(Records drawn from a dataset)
※
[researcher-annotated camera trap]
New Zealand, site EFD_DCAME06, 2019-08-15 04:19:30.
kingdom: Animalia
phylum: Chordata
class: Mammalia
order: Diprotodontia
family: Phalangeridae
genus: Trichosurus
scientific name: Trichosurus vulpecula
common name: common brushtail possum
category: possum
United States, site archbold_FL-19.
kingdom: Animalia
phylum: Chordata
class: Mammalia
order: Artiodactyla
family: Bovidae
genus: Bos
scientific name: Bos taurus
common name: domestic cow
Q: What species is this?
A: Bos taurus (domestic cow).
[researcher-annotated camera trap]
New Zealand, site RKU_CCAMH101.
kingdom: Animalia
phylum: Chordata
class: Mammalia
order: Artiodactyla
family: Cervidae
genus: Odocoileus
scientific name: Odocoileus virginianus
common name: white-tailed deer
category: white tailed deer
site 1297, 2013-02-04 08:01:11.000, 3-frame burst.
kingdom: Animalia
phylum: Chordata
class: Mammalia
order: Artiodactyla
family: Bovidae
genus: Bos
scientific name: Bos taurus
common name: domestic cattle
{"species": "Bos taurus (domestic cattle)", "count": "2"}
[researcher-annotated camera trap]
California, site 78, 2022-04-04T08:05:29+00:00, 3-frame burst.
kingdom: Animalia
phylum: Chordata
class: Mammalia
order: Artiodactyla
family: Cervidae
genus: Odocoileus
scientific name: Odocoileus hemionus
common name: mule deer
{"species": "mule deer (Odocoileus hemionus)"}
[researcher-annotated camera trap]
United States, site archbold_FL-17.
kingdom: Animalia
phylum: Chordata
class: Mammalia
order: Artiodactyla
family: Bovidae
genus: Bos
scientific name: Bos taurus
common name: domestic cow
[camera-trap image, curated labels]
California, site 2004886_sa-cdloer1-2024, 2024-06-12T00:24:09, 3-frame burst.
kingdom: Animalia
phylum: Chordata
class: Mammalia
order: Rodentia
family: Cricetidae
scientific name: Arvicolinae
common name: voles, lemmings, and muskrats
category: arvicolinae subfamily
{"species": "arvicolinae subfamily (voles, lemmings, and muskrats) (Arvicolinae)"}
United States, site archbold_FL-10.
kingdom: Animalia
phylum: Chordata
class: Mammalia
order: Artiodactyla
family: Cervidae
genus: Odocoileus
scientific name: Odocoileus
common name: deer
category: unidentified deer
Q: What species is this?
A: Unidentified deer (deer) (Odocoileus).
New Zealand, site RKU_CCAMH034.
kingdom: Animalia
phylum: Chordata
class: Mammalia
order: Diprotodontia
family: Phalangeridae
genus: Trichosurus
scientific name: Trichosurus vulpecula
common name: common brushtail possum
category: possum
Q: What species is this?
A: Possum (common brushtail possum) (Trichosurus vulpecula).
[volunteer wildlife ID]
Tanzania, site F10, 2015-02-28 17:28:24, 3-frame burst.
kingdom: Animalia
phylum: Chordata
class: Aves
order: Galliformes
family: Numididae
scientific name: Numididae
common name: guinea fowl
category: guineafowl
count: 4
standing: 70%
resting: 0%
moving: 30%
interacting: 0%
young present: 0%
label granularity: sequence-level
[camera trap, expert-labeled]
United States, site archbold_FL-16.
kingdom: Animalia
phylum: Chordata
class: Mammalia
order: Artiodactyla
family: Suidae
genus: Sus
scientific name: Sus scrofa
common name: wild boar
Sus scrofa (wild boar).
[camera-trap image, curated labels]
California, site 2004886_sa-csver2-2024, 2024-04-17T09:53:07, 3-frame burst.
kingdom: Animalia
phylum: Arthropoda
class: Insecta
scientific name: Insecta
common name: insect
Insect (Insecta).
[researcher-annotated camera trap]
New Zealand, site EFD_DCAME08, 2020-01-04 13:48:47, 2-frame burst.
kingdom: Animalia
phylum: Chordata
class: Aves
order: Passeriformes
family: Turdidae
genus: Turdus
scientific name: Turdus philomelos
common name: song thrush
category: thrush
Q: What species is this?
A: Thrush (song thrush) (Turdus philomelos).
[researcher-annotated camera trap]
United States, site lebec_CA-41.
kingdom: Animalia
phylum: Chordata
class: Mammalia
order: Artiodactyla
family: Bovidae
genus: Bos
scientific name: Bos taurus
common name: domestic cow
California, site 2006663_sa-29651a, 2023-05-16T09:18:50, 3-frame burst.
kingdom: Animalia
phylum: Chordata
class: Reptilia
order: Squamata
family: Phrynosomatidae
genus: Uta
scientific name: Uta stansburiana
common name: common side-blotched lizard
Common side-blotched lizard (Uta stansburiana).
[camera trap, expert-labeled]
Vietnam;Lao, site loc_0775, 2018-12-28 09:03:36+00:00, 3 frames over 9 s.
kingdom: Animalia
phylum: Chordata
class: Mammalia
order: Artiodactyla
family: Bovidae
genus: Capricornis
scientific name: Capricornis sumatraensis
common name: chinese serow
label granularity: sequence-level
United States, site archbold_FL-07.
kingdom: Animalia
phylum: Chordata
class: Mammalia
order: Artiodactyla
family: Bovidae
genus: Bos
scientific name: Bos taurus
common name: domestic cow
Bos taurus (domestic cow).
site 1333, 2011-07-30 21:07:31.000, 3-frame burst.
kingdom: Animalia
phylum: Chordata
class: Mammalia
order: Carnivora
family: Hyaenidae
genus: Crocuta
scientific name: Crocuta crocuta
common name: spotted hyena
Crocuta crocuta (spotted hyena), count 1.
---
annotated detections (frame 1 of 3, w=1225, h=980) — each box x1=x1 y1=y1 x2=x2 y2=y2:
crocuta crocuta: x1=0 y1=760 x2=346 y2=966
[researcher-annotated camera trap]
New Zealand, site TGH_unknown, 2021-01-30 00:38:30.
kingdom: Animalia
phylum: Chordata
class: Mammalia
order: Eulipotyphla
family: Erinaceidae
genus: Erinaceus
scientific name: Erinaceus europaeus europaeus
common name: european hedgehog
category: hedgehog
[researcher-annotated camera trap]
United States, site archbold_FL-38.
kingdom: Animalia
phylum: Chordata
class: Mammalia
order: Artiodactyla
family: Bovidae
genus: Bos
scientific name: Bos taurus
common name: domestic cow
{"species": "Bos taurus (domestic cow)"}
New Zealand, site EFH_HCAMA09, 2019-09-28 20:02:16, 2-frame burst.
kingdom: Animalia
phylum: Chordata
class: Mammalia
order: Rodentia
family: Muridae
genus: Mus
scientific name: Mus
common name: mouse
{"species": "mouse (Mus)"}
※
TASK INSTRUCTIONS »
Repeat the entries above verbatim.

ANSWER BELOW »
[researcher-annotated camera trap]
New Zealand, site EFD_DCAME06, 2019-08-15 04:19:30.
kingdom: Animalia
phylum: Chordata
class: Mammalia
order: Diprotodontia
family: Phalangeridae
genus: Trichosurus
scientific name: Trichosurus vulpecula
common name: common brushtail possum
category: possum
United States, site archbold_FL-19.
kingdom: Animalia
phylum: Chordata
class: Mammalia
order: Artiodactyla
family: Bovidae
genus: Bos
scientific name: Bos taurus
common name: domestic cow
Q: What species is this?
A: Bos taurus (domestic cow).
[researcher-annotated camera trap]
New Zealand, site RKU_CCAMH101.
kingdom: Animalia
phylum: Chordata
class: Mammalia
order: Artiodactyla
family: Cervidae
genus: Odocoileus
scientific name: Odocoileus virginianus
common name: white-tailed deer
category: white tailed deer
site 1297, 2013-02-04 08:01:11.000, 3-frame burst.
kingdom: Animalia
phylum: Chordata
class: Mammalia
order: Artiodactyla
family: Bovidae
genus: Bos
scientific name: Bos taurus
common name: domestic cattle
{"species": "Bos taurus (domestic cattle)", "count": "2"}
[researcher-annotated camera trap]
California, site 78, 2022-04-04T08:05:29+00:00, 3-frame burst.
kingdom: Animalia
phylum: Chordata
class: Mammalia
order: Artiodactyla
family: Cervidae
genus: Odocoileus
scientific name: Odocoileus hemionus
common name: mule deer
{"species": "mule deer (Odocoileus hemionus)"}
[researcher-annotated camera trap]
United States, site archbold_FL-17.
kingdom: Animalia
phylum: Chordata
class: Mammalia
order: Artiodactyla
family: Bovidae
genus: Bos
scientific name: Bos taurus
common name: domestic cow
[camera-trap image, curated labels]
California, site 2004886_sa-cdloer1-2024, 2024-06-12T00:24:09, 3-frame burst.
kingdom: Animalia
phylum: Chordata
class: Mammalia
order: Rodentia
family: Cricetidae
scientific name: Arvicolinae
common name: voles, lemmings, and muskrats
category: arvicolinae subfamily
{"species": "arvicolinae subfamily (voles, lemmings, and muskrats) (Arvicolinae)"}
United States, site archbold_FL-10.
kingdom: Animalia
phylum: Chordata
class: Mammalia
order: Artiodactyla
family: Cervidae
genus: Odocoileus
scientific name: Odocoileus
common name: deer
category: unidentified deer
Q: What species is this?
A: Unidentified deer (deer) (Odocoileus).
New Zealand, site RKU_CCAMH034.
kingdom: Animalia
phylum: Chordata
class: Mammalia
order: Diprotodontia
family: Phalangeridae
genus: Trichosurus
scientific name: Trichosurus vulpecula
common name: common brushtail possum
category: possum
Q: What species is this?
A: Possum (common brushtail possum) (Trichosurus vulpecula).
[volunteer wildlife ID]
Tanzania, site F10, 2015-02-28 17:28:24, 3-frame burst.
kingdom: Animalia
phylum: Chordata
class: Aves
order: Galliformes
family: Numididae
scientific name: Numididae
common name: guinea fowl
category: guineafowl
count: 4
standing: 70%
resting: 0%
moving: 30%
interacting: 0%
young present: 0%
label granularity: sequence-level
[camera trap, expert-labeled]
United States, site archbold_FL-16.
kingdom: Animalia
phylum: Chordata
class: Mammalia
order: Artiodactyla
family: Suidae
genus: Sus
scientific name: Sus scrofa
common name: wild boar
Sus scrofa (wild boar).
[camera-trap image, curated labels]
California, site 2004886_sa-csver2-2024, 2024-04-17T09:53:07, 3-frame burst.
kingdom: Animalia
phylum: Arthropoda
class: Insecta
scientific name: Insecta
common name: insect
Insect (Insecta).
[researcher-annotated camera trap]
New Zealand, site EFD_DCAME08, 2020-01-04 13:48:47, 2-frame burst.
kingdom: Animalia
phylum: Chordata
class: Aves
order: Passeriformes
family: Turdidae
genus: Turdus
scientific name: Turdus philomelos
common name: song thrush
category: thrush
Q: What species is this?
A: Thrush (song thrush) (Turdus philomelos).
[researcher-annotated camera trap]
United States, site lebec_CA-41.
kingdom: Animalia
phylum: Chordata
class: Mammalia
order: Artiodactyla
family: Bovidae
genus: Bos
scientific name: Bos taurus
common name: domestic cow
California, site 2006663_sa-29651a, 2023-05-16T09:18:50, 3-frame burst.
kingdom: Animalia
phylum: Chordata
class: Reptilia
order: Squamata
family: Phrynosomatidae
genus: Uta
scientific name: Uta stansburiana
common name: common side-blotched lizard
Common side-blotched lizard (Uta stansburiana).
[camera trap, expert-labeled]
Vietnam;Lao, site loc_0775, 2018-12-28 09:03:36+00:00, 3 frames over 9 s.
kingdom: Animalia
phylum: Chordata
class: Mammalia
order: Artiodactyla
family: Bovidae
genus: Capricornis
scientific name: Capricornis sumatraensis
common name: chinese serow
label granularity: sequence-level
United States, site archbold_FL-07.
kingdom: Animalia
phylum: Chordata
class: Mammalia
order: Artiodactyla
family: Bovidae
genus: Bos
scientific name: Bos taurus
common name: domestic cow
Bos taurus (domestic cow).
site 1333, 2011-07-30 21:07:31.000, 3-frame burst.
kingdom: Animalia
phylum: Chordata
class: Mammalia
order: Carnivora
family: Hyaenidae
genus: Crocuta
scientific name: Crocuta crocuta
common name: spotted hyena
Crocuta crocuta (spotted hyena), count 1.
---
annotated detections (frame 1 of 3, w=1225, h=980) — each box x1=x1 y1=y1 x2=x2 y2=y2:
crocuta crocuta: x1=0 y1=760 x2=346 y2=966
[researcher-annotated camera trap]
New Zealand, site TGH_unknown, 2021-01-30 00:38:30.
kingdom: Animalia
phylum: Chordata
class: Mammalia
order: Eulipotyphla
family: Erinaceidae
genus: Erinaceus
scientific name: Erinaceus europaeus europaeus
common name: european hedgehog
category: hedgehog
[researcher-annotated camera trap]
United States, site archbold_FL-38.
kingdom: Animalia
phylum: Chordata
class: Mammalia
order: Artiodactyla
family: Bovidae
genus: Bos
scientific name: Bos taurus
common name: domestic cow
{"species": "Bos taurus (domestic cow)"}
New Zealand, site EFH_HCAMA09, 2019-09-28 20:02:16, 2-frame burst.
kingdom: Animalia
phylum: Chordata
class: Mammalia
order: Rodentia
family: Muridae
genus: Mus
scientific name: Mus
common name: mouse
{"species": "mouse (Mus)"}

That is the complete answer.